Eleştirinin elli tonu

Joelle PİNTO Köşe Yazısı
15 Şubat 2017 Çarşamba

Neredeyse hiçbir film, kitabı kadar güzel olmaz.  İçeriği ne olursa olsun, bir filmin kitabı gibi olmasını beklemek, o filme haksızlık olur.  Dünyanın en güzel insanları da rol olsa - ki genelde herhangi bir filmin oyuncuları gözleri acıtmaz - kafanızda yarattığınız karakter ile boy ölçüşemez. Dünyanın en iyi yönetmeni bile sizin hayal gücünüze güç katamaz. Günlerce okuduğunuz, kafanızda oynattığınız filmi sizin gibi oynatamaz. Kelime kelime özümsenerek yazılan, duyguları klavyeye aktarılan kitap, ilk kaybını senaryo yazılırken verir. Kitap duygu aktarmaya çalışırken, senaryo öncelikli olarak görsellik düşünülerek yazılır. Oyunculara ve yönetmenlere eleştiriler yağdıran eleştirmenlerin aslında ilk hedefi senaristler olmalı. 400-500 kelimelik bir kitabı doksan dakikalık bir filme aktarıp aynı duyguyu yakalamak imkânsıza yakın olsa gerek.

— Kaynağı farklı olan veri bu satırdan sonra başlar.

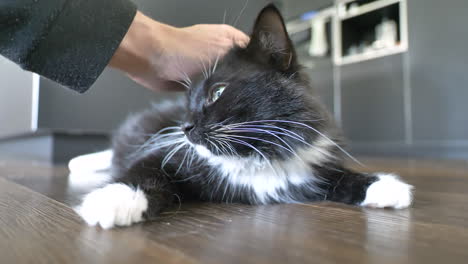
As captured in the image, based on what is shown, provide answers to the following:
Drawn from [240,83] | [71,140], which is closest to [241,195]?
[240,83]

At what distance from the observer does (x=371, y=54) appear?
3830 mm

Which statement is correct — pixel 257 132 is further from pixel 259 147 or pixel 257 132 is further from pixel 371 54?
pixel 371 54

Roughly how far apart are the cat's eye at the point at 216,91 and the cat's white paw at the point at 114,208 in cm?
38

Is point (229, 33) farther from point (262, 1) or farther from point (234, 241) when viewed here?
point (234, 241)

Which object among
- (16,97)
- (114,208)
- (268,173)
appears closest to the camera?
(114,208)

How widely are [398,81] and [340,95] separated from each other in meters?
0.73

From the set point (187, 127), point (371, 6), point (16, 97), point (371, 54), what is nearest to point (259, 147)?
point (187, 127)

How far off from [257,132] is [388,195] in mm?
395

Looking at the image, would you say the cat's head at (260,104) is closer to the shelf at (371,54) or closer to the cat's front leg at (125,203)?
the cat's front leg at (125,203)

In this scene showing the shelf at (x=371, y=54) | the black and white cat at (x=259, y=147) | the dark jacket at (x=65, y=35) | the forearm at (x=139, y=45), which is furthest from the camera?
the shelf at (x=371, y=54)

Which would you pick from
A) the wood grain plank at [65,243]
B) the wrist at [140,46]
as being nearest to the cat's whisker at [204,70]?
the wrist at [140,46]

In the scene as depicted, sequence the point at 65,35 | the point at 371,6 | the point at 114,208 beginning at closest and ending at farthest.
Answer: the point at 114,208, the point at 65,35, the point at 371,6

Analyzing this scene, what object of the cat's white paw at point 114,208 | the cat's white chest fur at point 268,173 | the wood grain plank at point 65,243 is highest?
the cat's white chest fur at point 268,173

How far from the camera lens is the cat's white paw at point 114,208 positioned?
732 mm
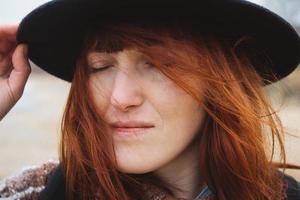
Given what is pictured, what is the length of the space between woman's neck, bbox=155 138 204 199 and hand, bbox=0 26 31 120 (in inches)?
21.4

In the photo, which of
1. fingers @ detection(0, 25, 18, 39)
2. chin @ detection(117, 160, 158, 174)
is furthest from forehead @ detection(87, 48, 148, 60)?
fingers @ detection(0, 25, 18, 39)

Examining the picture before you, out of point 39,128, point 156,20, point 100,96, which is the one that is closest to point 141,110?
point 100,96

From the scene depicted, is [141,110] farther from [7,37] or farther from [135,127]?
[7,37]

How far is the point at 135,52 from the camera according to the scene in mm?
1504

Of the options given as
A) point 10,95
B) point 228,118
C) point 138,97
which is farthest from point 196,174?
point 10,95

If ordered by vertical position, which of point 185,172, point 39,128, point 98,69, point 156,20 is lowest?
point 39,128

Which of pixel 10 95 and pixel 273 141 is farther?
pixel 10 95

Ancak iyi bir adaptasyon da yıllarca akıllarda kalacak bir filmin ilk adımıdır şüphesiz…

***

Merakla beklediğim ‘Karanlığın Elli Tonu’ bizim oralara gelene kadar, filmle ilgili dünyanın birçok yerinden eleştiriler okudum. Vizyona girdiği saniyeden itibaren  “Gördüğüm en kötü film”den, “Çekingen”e, “Birincisinden kötü”den “Dakota Johnson oynayamıyor”a kadar birçok yazı... “Rol yapamıyor” yazan eleştirmenlerin yazısının içine girip yorum yapmak istedim. Özellikle de birinci filmde itaatkâr ve dominant ilişkisinin tanıtıldığı bir filmde tamamen çıplak ve kısa bir sahnede kesilmeden itaatkâr rolünü oynayan Dakota Johnson’un da, gerçek hayatta evli bir adam olan, kırmızı odadaki aletleri kullanmayı bile bilmeyen ve Kuzey İrlanda aksanıyla konuşan Jamie Dornan’ın da rol yapamadığıma katılmıyorum.  Hayalimizde canlandırdığımız karakterlerin ekrana yansımaması başka bir şey, rol yapamıyorlar demek başka…

***

Karanlığın Elli Tonu, E.L. James’in ilk kitabından uyarlanan serinin ilk filmi Grinin Elli Tonu’na göre biraz daha aşk kokan, seks sahneleri sık olsa da sevgi ağırlıklı, itaatkâr dominant ilişkisinden çıkıp gerçek ilişkiye döndüğünü anlatan bir film.  Filmin ana karakteri Christian Grey kağıt üzerinde dominant gözükse de, Karanlığın Elli Tonu’nda Anastasia Steel kendi haklarını savunan, lokantada yediği yemekten, iş hayatına, cinsel hayattan, sosyal hayata kadar hayatlarını her açıdan yöneten gizli bir dominanta dönüşüyor. Özellikle kadın izleyicilerine hoşuna giden güzel bir değişim. İlk filmdeki helikopter sahnesi kadar etkileyici bir sahne olmasa da, Christian Grey rolünü oynayan yakışıklı Jamie Dornan’ı da bir tık daha romantik görmek gözlere iyi geliyor. Bu filmde de cinsellik kadar Grey’in zevkleri kadar evleri, yatları, hizmetkârları, katıldığı davetler, yani hayat tarzı dikkat çekiyor.  Çocukluğumuzun Dallas ve Hanedan gibi dizilerinde yer alan “surata içki fırlatma” gibi bir iki komik sahne olsa da, filme romantik dram diyebiliriz. Bir Pazar günü keyifle seyredilebilecek kafa dağıtan light bir film. Çok düşünmeye ve çok eleştirmeye gerek yok. Devamı seneye…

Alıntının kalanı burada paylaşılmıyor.